Returns an empty result object on success.

### `bus:forward`

Issues a command to a command queue ID.
The command will then reply to a command that is pending.
This basically implements a "tail call", and leaves the responsibility for replying to the dequeued command to the queue ID.
This should generally be preferred over `bus:command`, unless you are using the Proxy pattern and need to augment the result of an existing command with additional or changed information.

If you find yourself using `bus:command` and then immediately issuing a `bus:reply` without augmenting the result of the `bus:command`, use `bus:forward` instead.


* `qid` - the command queue ID to forward the command to.
* `params` - the parameters to pass to the command.
* `cid` - the dequeued command ID that will be responded to by the command queue ID that is forwarded to.

Returns an empty result object on success.


A command represents a linked list of command queues.

— PROBLEM TO WORK ON —
Transcribe the portion of the `bus:forward` documentation that begins at the words "Issues a command" and ends after "or changed information.".

— DATA —

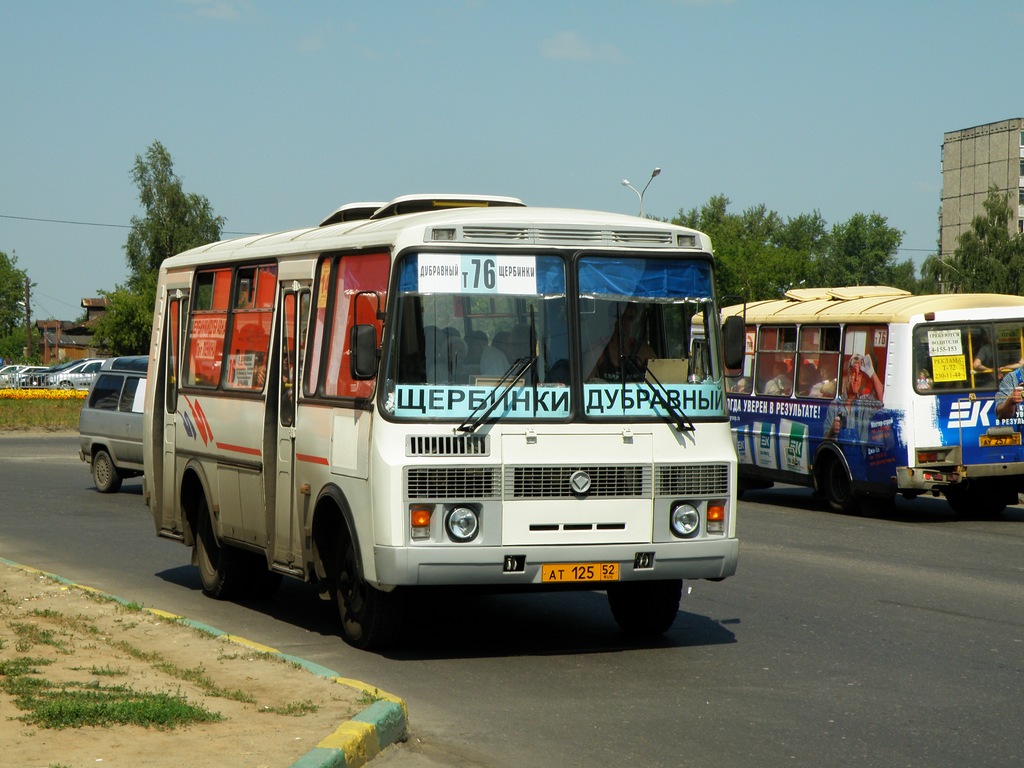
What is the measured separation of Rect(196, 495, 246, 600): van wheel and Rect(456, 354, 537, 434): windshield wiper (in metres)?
3.72

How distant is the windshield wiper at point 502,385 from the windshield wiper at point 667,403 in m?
0.72

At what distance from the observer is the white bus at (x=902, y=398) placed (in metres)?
18.8

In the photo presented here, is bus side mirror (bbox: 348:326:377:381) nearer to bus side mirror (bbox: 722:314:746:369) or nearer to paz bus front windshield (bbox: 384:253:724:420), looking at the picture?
paz bus front windshield (bbox: 384:253:724:420)

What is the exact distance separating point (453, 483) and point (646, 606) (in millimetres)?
1948

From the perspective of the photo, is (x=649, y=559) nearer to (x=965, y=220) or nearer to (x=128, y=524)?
(x=128, y=524)

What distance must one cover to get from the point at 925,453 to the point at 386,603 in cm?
1102

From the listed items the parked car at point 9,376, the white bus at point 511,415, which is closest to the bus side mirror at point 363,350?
the white bus at point 511,415

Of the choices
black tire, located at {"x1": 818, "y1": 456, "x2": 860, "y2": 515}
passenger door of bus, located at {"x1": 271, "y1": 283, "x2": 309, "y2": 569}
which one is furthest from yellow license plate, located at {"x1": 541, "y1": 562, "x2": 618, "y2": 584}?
black tire, located at {"x1": 818, "y1": 456, "x2": 860, "y2": 515}

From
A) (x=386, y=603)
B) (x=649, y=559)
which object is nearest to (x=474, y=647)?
(x=386, y=603)

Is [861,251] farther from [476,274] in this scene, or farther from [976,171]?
[476,274]

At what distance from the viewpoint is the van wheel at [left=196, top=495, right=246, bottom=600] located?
12.0 metres

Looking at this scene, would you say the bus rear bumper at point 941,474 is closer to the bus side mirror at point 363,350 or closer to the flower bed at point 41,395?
the bus side mirror at point 363,350

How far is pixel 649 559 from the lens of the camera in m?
9.30

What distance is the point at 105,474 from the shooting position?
78.2 feet
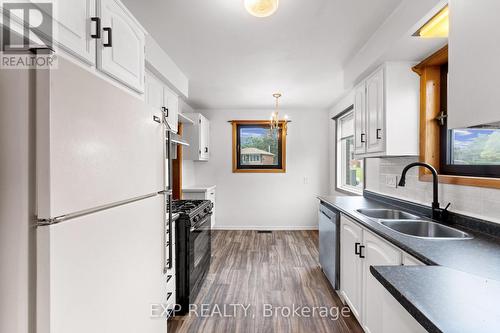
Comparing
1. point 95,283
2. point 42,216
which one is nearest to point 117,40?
point 42,216

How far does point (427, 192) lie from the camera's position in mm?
2025

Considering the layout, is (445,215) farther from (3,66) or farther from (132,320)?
(3,66)

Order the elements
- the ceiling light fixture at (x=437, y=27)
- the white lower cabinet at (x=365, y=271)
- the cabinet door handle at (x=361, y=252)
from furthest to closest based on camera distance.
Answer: the cabinet door handle at (x=361, y=252), the ceiling light fixture at (x=437, y=27), the white lower cabinet at (x=365, y=271)

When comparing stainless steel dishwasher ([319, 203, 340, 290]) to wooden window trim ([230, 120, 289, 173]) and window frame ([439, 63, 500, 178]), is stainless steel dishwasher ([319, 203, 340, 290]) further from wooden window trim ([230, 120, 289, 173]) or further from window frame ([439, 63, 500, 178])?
wooden window trim ([230, 120, 289, 173])

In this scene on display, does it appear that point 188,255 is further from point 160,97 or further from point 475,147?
point 475,147

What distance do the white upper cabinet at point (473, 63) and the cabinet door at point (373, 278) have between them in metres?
0.81

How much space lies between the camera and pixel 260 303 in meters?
2.32

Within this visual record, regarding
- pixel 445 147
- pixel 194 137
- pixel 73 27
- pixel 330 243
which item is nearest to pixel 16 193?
pixel 73 27

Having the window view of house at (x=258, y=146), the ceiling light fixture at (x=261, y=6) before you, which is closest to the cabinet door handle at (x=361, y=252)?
the ceiling light fixture at (x=261, y=6)

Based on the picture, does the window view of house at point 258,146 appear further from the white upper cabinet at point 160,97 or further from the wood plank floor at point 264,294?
the white upper cabinet at point 160,97

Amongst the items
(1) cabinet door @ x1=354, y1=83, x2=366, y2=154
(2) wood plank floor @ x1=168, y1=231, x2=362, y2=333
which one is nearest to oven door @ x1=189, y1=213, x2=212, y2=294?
(2) wood plank floor @ x1=168, y1=231, x2=362, y2=333

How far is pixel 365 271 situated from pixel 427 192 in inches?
34.6

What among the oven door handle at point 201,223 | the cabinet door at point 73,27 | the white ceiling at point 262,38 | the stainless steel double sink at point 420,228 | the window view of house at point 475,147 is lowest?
the oven door handle at point 201,223

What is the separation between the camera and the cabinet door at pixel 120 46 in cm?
128
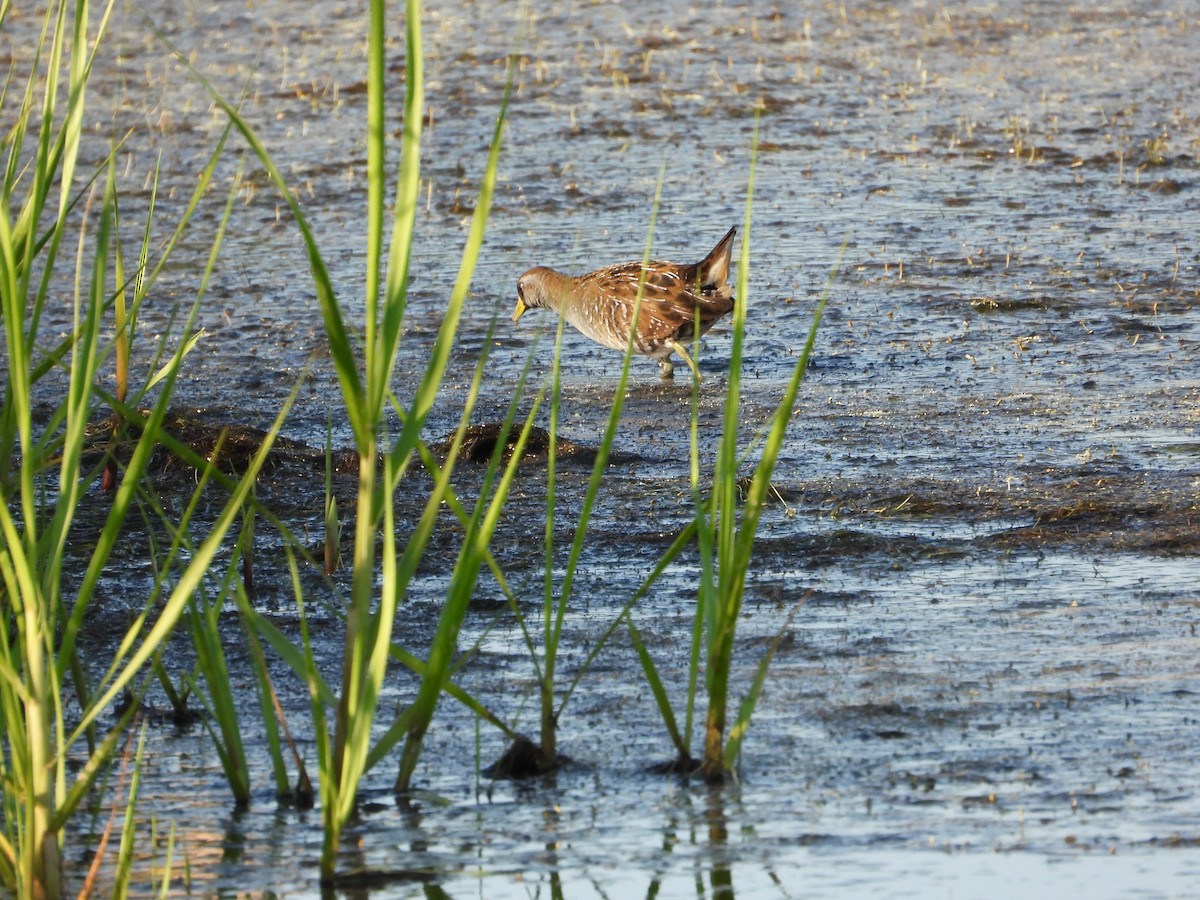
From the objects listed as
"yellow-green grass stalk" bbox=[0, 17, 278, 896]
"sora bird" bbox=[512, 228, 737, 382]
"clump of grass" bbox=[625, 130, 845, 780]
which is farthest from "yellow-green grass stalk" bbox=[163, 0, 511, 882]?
"sora bird" bbox=[512, 228, 737, 382]

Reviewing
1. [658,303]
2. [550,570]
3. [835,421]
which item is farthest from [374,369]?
[658,303]

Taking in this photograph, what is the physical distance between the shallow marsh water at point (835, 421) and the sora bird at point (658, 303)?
0.20m

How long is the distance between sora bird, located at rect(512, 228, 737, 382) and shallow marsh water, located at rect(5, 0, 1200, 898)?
0.20 metres

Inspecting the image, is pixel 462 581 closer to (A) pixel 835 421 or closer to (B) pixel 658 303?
(A) pixel 835 421

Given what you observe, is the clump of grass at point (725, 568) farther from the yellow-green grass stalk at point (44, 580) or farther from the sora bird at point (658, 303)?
the sora bird at point (658, 303)

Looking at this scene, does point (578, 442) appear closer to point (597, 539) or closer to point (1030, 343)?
point (597, 539)

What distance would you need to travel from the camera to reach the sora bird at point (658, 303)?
26.8ft

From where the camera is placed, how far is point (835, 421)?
278 inches

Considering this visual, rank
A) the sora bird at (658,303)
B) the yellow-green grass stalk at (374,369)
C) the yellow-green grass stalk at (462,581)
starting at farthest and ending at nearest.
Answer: the sora bird at (658,303)
the yellow-green grass stalk at (462,581)
the yellow-green grass stalk at (374,369)

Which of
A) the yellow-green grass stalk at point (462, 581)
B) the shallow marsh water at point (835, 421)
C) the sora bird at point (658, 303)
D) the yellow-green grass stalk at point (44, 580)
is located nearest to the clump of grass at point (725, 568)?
the shallow marsh water at point (835, 421)

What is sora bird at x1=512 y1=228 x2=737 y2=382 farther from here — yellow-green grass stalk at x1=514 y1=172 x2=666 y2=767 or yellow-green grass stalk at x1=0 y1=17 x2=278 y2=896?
yellow-green grass stalk at x1=0 y1=17 x2=278 y2=896

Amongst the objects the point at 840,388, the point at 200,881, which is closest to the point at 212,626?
the point at 200,881

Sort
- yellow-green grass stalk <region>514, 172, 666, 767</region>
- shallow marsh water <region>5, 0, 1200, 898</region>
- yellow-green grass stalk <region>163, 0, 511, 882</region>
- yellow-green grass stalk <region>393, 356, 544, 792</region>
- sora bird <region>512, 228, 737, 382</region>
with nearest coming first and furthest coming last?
yellow-green grass stalk <region>163, 0, 511, 882</region>
yellow-green grass stalk <region>393, 356, 544, 792</region>
yellow-green grass stalk <region>514, 172, 666, 767</region>
shallow marsh water <region>5, 0, 1200, 898</region>
sora bird <region>512, 228, 737, 382</region>

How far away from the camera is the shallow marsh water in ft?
11.8
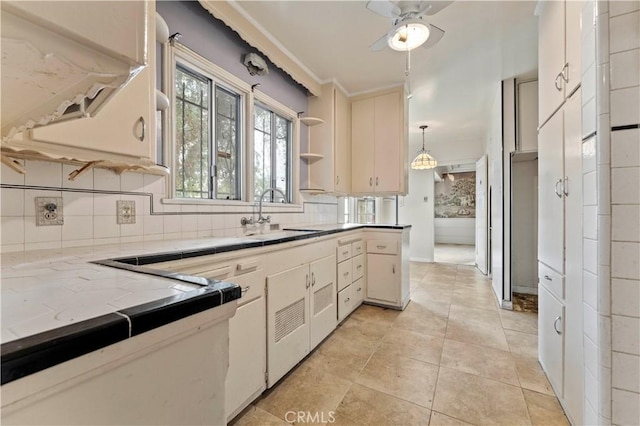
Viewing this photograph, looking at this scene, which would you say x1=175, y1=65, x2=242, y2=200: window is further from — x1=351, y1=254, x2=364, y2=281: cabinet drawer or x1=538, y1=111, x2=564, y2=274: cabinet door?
x1=538, y1=111, x2=564, y2=274: cabinet door

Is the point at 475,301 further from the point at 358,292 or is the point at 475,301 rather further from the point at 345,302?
the point at 345,302

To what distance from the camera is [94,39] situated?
42 cm

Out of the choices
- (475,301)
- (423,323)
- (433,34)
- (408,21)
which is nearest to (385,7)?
(408,21)

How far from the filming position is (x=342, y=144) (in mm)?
3365

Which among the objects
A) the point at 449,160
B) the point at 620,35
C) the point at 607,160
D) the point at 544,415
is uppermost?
the point at 449,160

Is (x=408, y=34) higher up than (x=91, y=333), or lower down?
higher up

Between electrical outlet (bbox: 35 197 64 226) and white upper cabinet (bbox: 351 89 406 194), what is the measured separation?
2.93 m

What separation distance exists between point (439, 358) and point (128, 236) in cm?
227

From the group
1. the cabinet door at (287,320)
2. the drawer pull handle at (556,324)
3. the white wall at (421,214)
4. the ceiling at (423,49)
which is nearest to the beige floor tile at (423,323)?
the drawer pull handle at (556,324)

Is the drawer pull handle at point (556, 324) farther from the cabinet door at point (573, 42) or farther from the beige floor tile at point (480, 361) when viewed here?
the cabinet door at point (573, 42)

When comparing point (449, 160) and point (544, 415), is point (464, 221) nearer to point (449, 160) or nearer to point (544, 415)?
point (449, 160)

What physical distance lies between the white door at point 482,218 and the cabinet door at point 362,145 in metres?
2.43

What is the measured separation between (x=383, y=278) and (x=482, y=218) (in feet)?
9.41

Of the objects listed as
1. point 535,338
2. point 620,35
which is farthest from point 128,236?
point 535,338
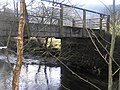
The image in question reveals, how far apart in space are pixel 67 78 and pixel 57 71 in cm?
284

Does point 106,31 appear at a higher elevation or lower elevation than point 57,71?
higher

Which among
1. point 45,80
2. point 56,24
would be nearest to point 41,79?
point 45,80

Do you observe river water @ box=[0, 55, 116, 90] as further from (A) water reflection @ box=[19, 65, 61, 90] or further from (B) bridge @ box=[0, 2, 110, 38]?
(B) bridge @ box=[0, 2, 110, 38]

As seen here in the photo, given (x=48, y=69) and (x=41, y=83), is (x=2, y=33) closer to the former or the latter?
(x=41, y=83)

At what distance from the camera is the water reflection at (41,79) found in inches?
656

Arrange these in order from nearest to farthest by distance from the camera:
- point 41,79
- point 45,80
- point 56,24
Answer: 1. point 56,24
2. point 45,80
3. point 41,79

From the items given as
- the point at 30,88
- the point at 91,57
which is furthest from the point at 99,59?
the point at 30,88

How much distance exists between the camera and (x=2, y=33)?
13641 millimetres

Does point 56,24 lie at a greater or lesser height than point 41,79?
greater

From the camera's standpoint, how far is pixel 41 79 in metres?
19.1

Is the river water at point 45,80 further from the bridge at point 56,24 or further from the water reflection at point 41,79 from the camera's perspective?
the bridge at point 56,24

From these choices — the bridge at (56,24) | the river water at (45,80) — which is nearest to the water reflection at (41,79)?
the river water at (45,80)

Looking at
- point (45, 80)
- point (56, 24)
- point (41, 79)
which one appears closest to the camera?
point (56, 24)

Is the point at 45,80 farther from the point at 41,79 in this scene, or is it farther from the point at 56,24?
the point at 56,24
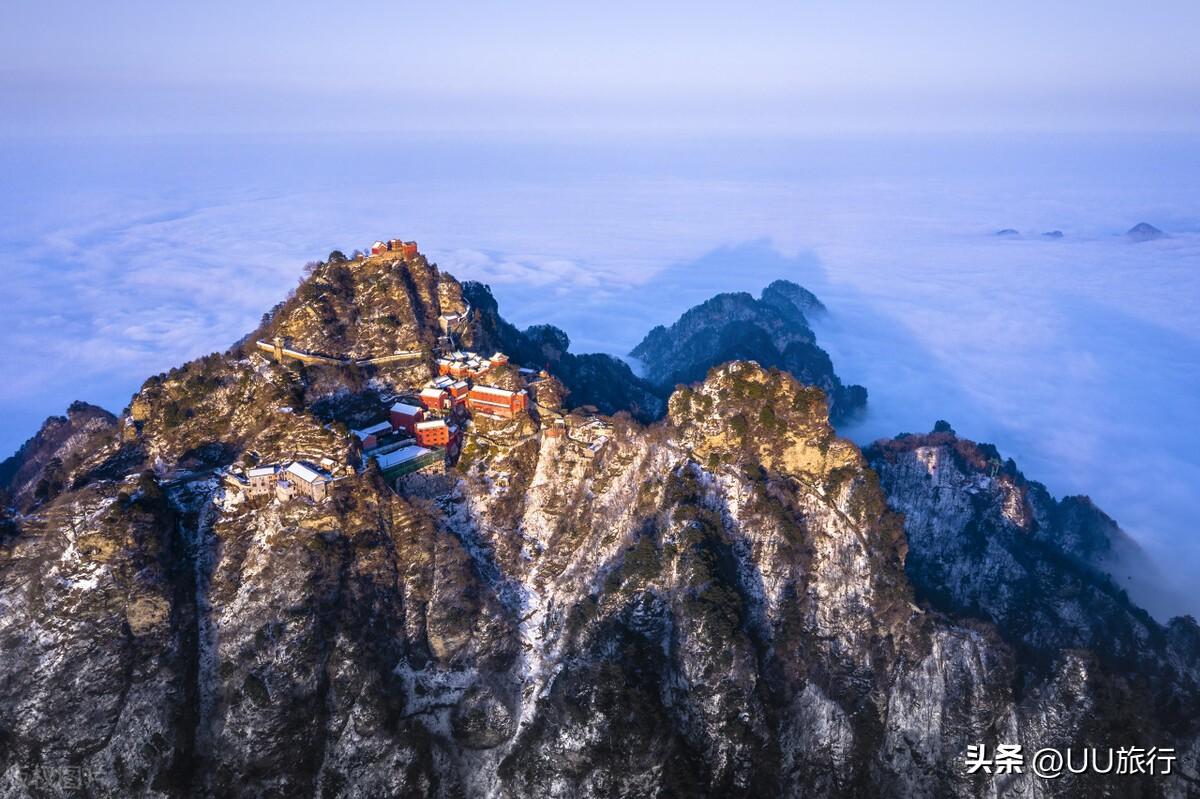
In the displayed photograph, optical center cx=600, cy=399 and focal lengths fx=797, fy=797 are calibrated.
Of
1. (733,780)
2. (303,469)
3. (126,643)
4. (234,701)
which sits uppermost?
(303,469)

— FINAL RESULT —
Issues a command to a command queue ID.
The command will then reply to a command that is pending.
This basically implements a "tail call", and leaves the responsibility for replying to the dequeued command to the queue ID.
This should generally be preferred over `bus:command`, unless you are using the Proxy pattern and need to augment the result of an existing command with additional or changed information.